__What is being asked__: Find each line below that contains the word "rectangular" and copy those lines out in full.

(Records of scene-based questions)
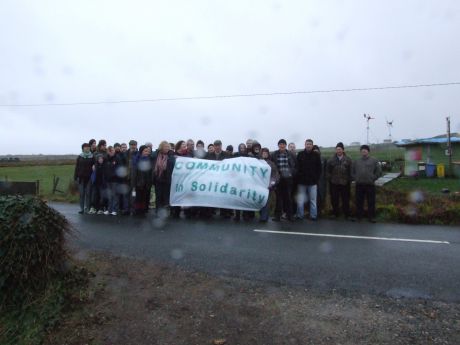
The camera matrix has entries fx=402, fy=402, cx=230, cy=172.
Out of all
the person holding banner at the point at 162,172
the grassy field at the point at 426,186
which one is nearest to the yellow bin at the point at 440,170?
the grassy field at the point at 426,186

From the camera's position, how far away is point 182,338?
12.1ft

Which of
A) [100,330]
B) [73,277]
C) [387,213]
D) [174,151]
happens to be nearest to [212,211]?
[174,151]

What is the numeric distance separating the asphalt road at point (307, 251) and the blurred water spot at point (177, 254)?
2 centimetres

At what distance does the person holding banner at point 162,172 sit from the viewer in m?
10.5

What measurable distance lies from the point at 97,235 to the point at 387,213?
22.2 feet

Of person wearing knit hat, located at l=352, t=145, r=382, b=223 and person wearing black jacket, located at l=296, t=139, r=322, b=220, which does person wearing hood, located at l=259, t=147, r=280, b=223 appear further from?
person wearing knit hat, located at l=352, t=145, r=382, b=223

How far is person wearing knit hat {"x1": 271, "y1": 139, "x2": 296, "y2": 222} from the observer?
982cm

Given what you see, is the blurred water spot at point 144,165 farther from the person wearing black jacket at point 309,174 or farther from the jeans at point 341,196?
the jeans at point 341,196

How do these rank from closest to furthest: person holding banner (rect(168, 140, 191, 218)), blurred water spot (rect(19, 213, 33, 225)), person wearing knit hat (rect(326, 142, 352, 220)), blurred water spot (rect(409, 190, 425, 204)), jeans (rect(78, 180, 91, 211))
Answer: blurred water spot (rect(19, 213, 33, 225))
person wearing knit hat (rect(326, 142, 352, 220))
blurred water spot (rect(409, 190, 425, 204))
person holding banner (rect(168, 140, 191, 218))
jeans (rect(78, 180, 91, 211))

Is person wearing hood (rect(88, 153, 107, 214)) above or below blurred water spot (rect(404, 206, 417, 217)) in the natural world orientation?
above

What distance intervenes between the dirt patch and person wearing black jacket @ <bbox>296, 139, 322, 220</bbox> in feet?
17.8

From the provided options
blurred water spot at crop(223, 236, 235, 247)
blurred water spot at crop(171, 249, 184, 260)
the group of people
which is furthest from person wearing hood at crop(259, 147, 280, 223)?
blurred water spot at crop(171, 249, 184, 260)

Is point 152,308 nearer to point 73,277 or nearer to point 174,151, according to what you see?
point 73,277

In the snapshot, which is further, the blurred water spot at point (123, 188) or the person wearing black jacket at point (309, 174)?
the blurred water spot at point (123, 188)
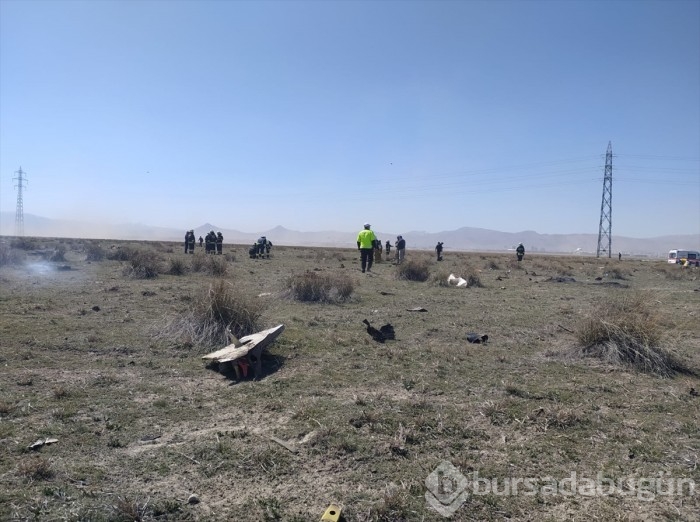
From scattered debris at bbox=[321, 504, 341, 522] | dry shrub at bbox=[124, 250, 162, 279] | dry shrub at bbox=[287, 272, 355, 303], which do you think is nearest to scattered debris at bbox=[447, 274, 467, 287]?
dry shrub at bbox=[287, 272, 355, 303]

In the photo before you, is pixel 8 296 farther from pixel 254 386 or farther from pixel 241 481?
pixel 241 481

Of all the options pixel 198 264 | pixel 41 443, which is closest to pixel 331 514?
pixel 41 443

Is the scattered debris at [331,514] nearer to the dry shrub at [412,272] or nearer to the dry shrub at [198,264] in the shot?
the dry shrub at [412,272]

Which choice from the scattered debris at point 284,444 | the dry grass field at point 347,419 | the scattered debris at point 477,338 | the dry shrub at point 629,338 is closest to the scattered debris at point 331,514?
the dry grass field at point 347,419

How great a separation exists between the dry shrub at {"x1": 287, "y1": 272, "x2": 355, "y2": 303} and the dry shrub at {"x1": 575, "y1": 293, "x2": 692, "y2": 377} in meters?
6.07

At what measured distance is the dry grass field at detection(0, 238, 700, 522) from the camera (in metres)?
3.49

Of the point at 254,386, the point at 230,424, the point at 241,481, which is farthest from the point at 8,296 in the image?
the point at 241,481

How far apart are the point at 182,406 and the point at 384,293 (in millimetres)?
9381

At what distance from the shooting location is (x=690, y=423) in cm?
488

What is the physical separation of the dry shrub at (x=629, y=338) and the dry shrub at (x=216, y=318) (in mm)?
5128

---

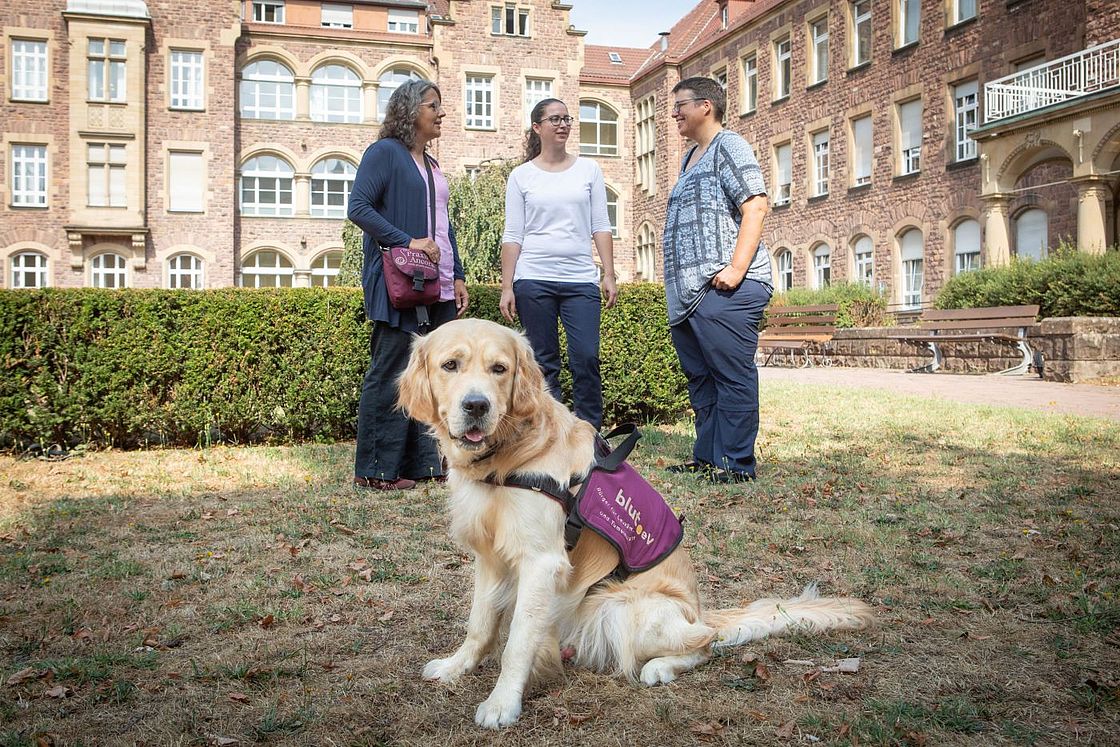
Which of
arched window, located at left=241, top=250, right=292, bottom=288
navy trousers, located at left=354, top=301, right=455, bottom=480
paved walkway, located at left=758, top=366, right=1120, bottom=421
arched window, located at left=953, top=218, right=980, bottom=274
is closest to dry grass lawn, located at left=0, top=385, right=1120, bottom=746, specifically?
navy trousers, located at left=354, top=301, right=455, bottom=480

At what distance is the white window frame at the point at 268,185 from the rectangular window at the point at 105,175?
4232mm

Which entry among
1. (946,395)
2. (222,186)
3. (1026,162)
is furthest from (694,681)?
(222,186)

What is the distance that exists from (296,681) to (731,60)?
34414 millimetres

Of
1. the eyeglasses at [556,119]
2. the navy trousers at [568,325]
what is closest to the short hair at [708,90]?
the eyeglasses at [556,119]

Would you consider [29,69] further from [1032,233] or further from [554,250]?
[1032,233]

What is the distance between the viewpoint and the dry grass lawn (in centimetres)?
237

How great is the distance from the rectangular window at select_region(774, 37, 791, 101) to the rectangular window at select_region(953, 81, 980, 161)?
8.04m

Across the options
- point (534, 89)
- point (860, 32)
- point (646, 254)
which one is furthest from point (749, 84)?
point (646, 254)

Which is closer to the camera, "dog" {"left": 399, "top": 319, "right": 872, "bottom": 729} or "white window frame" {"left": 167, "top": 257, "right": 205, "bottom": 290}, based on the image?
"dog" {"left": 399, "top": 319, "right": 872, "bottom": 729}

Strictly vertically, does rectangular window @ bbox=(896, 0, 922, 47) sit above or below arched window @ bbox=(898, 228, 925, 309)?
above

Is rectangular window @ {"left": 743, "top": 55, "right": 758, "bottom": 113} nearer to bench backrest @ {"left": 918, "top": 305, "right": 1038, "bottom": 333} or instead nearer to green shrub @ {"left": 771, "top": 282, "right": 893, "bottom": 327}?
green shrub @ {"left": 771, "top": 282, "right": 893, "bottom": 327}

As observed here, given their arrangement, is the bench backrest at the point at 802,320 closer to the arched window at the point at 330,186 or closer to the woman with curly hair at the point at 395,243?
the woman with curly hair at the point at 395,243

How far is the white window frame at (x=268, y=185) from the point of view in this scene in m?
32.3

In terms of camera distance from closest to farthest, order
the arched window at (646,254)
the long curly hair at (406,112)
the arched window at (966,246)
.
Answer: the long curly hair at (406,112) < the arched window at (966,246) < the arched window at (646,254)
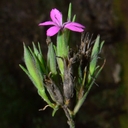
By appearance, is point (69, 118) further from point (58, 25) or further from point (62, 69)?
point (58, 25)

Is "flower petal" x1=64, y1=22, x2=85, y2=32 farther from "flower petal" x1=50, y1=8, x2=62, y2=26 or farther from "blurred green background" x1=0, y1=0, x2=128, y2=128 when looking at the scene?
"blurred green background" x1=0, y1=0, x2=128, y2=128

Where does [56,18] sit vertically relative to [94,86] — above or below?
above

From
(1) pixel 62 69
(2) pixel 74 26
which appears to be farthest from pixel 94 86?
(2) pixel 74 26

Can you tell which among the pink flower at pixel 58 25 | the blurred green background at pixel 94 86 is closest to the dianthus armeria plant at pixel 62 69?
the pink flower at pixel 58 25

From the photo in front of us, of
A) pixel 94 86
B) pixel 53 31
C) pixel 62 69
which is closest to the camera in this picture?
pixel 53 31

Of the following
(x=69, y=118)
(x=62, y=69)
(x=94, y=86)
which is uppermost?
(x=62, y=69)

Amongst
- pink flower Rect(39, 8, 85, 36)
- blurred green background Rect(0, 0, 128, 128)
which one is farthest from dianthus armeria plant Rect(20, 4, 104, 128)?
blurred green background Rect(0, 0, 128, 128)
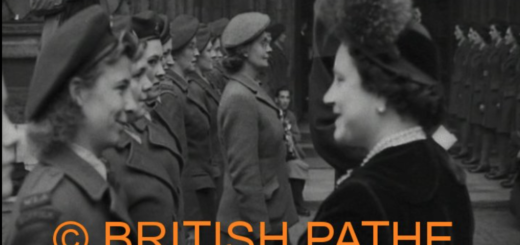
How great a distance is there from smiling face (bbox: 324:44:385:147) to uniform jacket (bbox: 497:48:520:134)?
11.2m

==

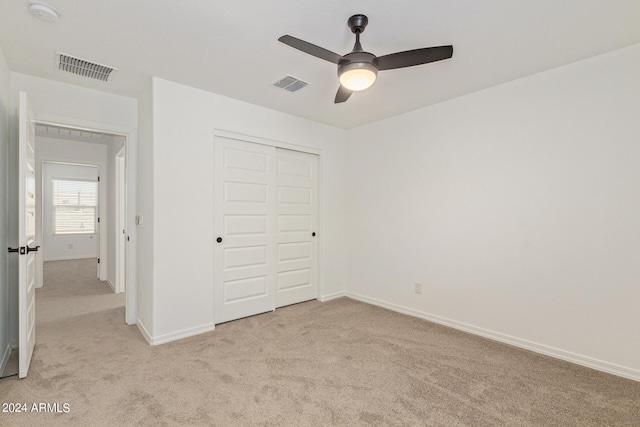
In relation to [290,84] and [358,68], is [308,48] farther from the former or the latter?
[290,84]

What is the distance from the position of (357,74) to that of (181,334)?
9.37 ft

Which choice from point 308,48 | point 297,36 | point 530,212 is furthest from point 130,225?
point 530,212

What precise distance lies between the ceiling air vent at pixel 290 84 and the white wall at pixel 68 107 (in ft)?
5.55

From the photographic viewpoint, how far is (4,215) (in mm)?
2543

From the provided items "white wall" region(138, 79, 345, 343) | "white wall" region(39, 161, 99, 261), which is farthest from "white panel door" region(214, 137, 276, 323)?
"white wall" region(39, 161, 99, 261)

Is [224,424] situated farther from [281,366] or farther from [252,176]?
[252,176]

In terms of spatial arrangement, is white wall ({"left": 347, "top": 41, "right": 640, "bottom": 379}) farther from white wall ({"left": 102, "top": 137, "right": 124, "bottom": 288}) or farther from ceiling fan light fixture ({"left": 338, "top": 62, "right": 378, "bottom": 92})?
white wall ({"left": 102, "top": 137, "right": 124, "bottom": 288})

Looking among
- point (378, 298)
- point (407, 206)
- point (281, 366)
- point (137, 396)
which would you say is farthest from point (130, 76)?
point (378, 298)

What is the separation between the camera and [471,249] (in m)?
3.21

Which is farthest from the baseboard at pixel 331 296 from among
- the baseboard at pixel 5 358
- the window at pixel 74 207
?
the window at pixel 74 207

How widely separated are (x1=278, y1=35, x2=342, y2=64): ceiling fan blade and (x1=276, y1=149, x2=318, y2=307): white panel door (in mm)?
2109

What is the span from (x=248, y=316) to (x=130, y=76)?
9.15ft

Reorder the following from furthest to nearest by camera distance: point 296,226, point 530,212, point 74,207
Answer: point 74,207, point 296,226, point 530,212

__Exercise answer__:
At what distance is the white window frame at the point at 268,185 from the rectangular window at the point at 105,175?
How great is the distance from the rectangular window at select_region(774, 37, 791, 101) to the rectangular window at select_region(953, 81, 980, 161)?
Strictly vertically, does rectangular window @ bbox=(896, 0, 922, 47) sit above or below arched window @ bbox=(898, 228, 925, 309)?
Is rectangular window @ {"left": 743, "top": 55, "right": 758, "bottom": 113} nearer to bench backrest @ {"left": 918, "top": 305, "right": 1038, "bottom": 333} or instead nearer to green shrub @ {"left": 771, "top": 282, "right": 893, "bottom": 327}?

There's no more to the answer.